Bug#690814: [squeeze-wheezy regression] disk activity provokes lockups on VIA EPIA CL-6000

2012-10-25 Thread Frank Lenaerts
--- On Wed, 10/17/12, Jonathan Nieder jrnie...@gmail.com wrote:

From: Jonathan Nieder jrnie...@gmail.com
Subject: Re: [squeeze-wheezy regression] disk activity provokes lockups on VIA 
EPIA CL-6000
To: Frank Lenaerts frank.lenae...@yahoo.com
Cc: 690...@bugs.debian.org
Date: Wednesday, October 17, 2012, 11:19 PM

# regression
severity 690814 important
quit

Hi Frank,

Frank Lenaerts wrote:

 I had to use the power button to restart the machine. The first time
 I rebooted, the system got stuck when trying to mount one of the
 filesystems. Rebooted again and got the login prompt. Did some more
 reboots and found out that the system hangs during more or less 50%
 of the reboots. Since the disk activity LED was always on, I tried
 to provoke some disk activity e.g. by installing some packages. This
 effectively locked up the system. I only once got the system in a
 locked up state without having the disk activity LED turned on.
[...]
 Since this machine had been running Lenny just fine, and Squeeze
 also worked fine, I decided to install a 2.6 kernel.
[...]
                          Note that it took several reboots to get
 the deb file on the system and to install it. With this kernel, the
 box runs just fine.

Thanks for reporting it.

A few suggestions for moving forward:
[...snipped...] * if you have time to run a bisection search through the 
pre-compiled
   kernels at http://snapshot.debian.org/package/linux-2.6/ to find
   the first broken one, that could help narrow down things quite a bit.
Tested some of the linux images:

- 2.6.39 seems ok

- 3.0.0-1 seems ok

- 3.1.0-1 seems ok

- 3.2.0-1 does not seem to be ok:
- first boot: system hung at Loading, please wait...; note that the LED 
indicating disk activity was not burning
- second boot: ok
- third boot: ok

Had it running and used it for a few days. Then decided to give 3.2.0-3 a try 
again.

- 3.2.0-3 is not ok:
- first boot: crash during the boot process i.e. detected the external USB disk 
(which I had connected again while working with 3.2.0-1), makefile style 
concurrent boot, hotplug, udev... stacktrace (not sure if it was after or 
before the hotplug stuff; unfortunately didn't have logging turned on and 
keyboard was stuck)... boot process continued a bit and then hung; note that 
the LED was not on; since I've now seen quite some lockups without this LED 
being on, I think it does not necessarily have anything to do with disk activity
- seond boot: stuck in Configuring network interfaces; note that I've seen 
this more than once already

So, it looks like we'll have to investigate the differences between -1 and -3.

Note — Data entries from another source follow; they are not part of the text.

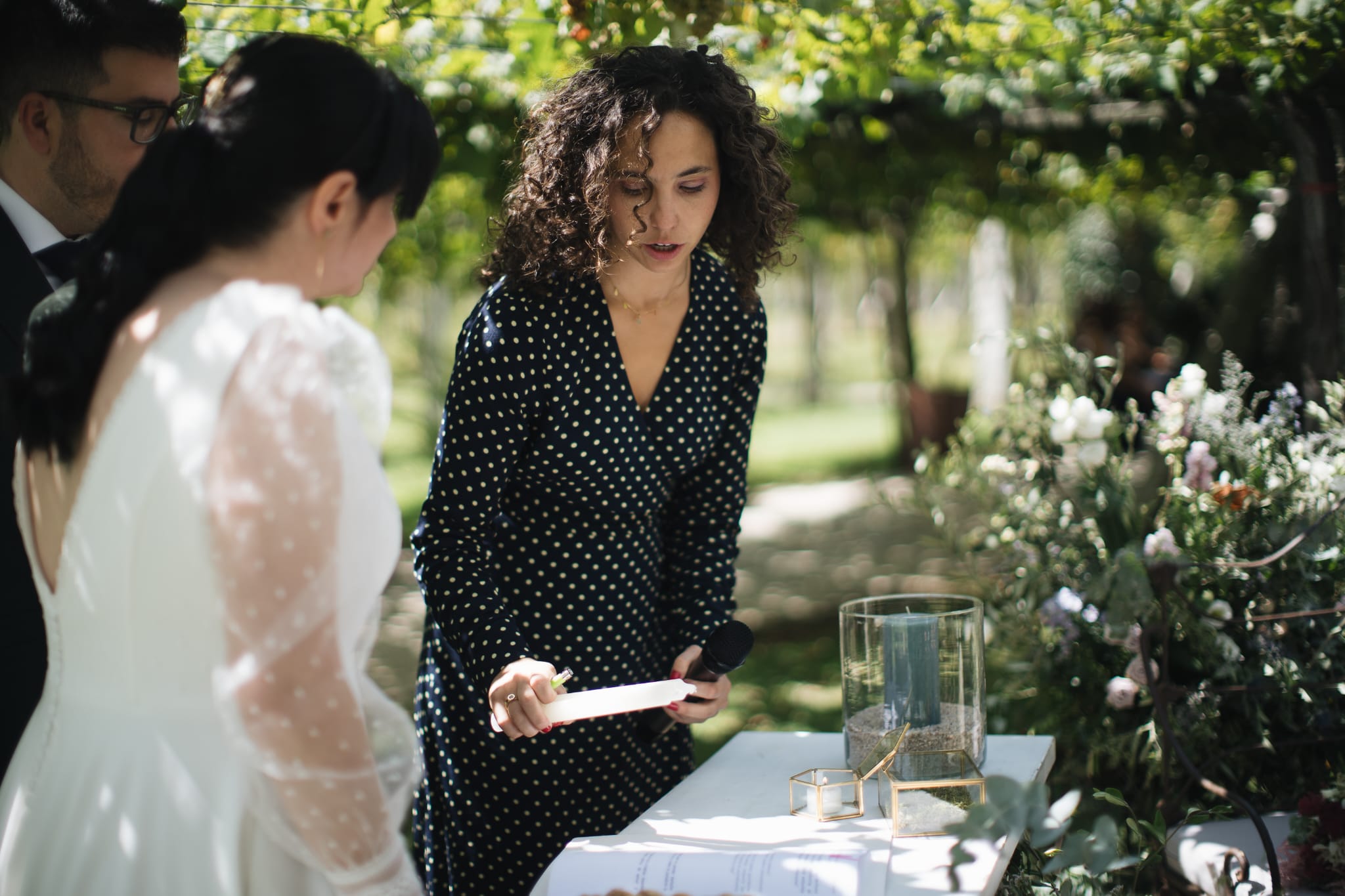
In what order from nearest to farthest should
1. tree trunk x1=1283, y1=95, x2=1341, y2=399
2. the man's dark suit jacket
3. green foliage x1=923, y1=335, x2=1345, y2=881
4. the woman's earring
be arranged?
the woman's earring → the man's dark suit jacket → green foliage x1=923, y1=335, x2=1345, y2=881 → tree trunk x1=1283, y1=95, x2=1341, y2=399

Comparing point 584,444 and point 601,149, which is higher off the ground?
point 601,149

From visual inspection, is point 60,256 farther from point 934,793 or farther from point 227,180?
point 934,793

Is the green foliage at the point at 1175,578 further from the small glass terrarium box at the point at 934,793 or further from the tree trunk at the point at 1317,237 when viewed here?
the small glass terrarium box at the point at 934,793

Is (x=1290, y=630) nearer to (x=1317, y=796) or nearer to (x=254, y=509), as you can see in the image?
(x=1317, y=796)

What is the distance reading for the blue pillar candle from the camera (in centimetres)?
171

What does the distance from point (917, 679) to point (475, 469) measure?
752 mm

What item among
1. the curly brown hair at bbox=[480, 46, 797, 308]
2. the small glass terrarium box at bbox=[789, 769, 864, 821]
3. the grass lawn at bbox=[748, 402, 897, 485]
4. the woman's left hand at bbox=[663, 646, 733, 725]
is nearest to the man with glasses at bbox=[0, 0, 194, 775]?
the curly brown hair at bbox=[480, 46, 797, 308]

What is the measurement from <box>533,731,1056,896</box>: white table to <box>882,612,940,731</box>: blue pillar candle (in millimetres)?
123

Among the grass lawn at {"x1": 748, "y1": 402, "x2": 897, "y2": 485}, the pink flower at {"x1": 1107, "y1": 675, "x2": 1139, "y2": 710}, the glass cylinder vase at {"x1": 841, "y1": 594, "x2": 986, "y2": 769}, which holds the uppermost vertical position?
the glass cylinder vase at {"x1": 841, "y1": 594, "x2": 986, "y2": 769}

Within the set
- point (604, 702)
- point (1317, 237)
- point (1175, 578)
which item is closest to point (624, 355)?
point (604, 702)

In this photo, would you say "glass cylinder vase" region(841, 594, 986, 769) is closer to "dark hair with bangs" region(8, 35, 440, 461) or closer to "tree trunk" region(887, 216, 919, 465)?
"dark hair with bangs" region(8, 35, 440, 461)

Question: 3.2.0-3 was the one installed during the installation. 3.2.0-1 was 
installed by me for testing purposes and came from 3.2.1-1. I see that the 
snapshot directory contains other 3.2.0-1 e.g. under 3.2.2-1. Why is it like 
that? I see that the 3.2.19-1 directory contains 3.2.0-2 for instance and it 
seems that 3.2.0-3 is not in the snapshot directory...Hope that helps, and 
sorry I have no better ideas,
Jonathan

[1] http://www.kernel.org/doc/Documentation/networking/netconsole.txt


Bug#690814: [squeeze-wheezy regression] disk activity provokes lockups on VIA EPIA CL-6000

2012-10-25 Thread Jonathan Nieder
Frank Lenaerts wrote:

 Tested some of the linux images:

 - 2.6.39 seems ok
 - 3.0.0-1 seems ok
 - 3.1.0-1 seems ok
 - 3.2.0-1 does not seem to be ok:
   - first boot: system hung at Loading, please wait...; note that
 the LED indicating disk activity was not burning
   - second boot: ok
   - third boot: ok

 Had it running and used it for a few days. Then decided to give
 3.2.0-3 a try again.

 - 3.2.0-3 is not ok:

Thanks much for this.

[...]
 - first boot: crash during the boot process i.e. detected the
   external USB disk (which I had connected again while working with
   3.2.0-1), makefile style concurrent boot, hotplug, udev...
   stacktrace (not sure if it was after or before the hotplug stuff;
   unfortunately didn't have logging turned on and keyboard was
   stuck)...

For the future, photographs work fine if you can catch the machine at
the right moment.

[...]
 Question: 3.2.0-3 was the one installed during the installation.
 3.2.0-1 was installed by me for testing purposes and came from
 3.2.1-1. I see that the snapshot directory contains other 3.2.0-1
 e.g. under 3.2.2-1. Why is it like that?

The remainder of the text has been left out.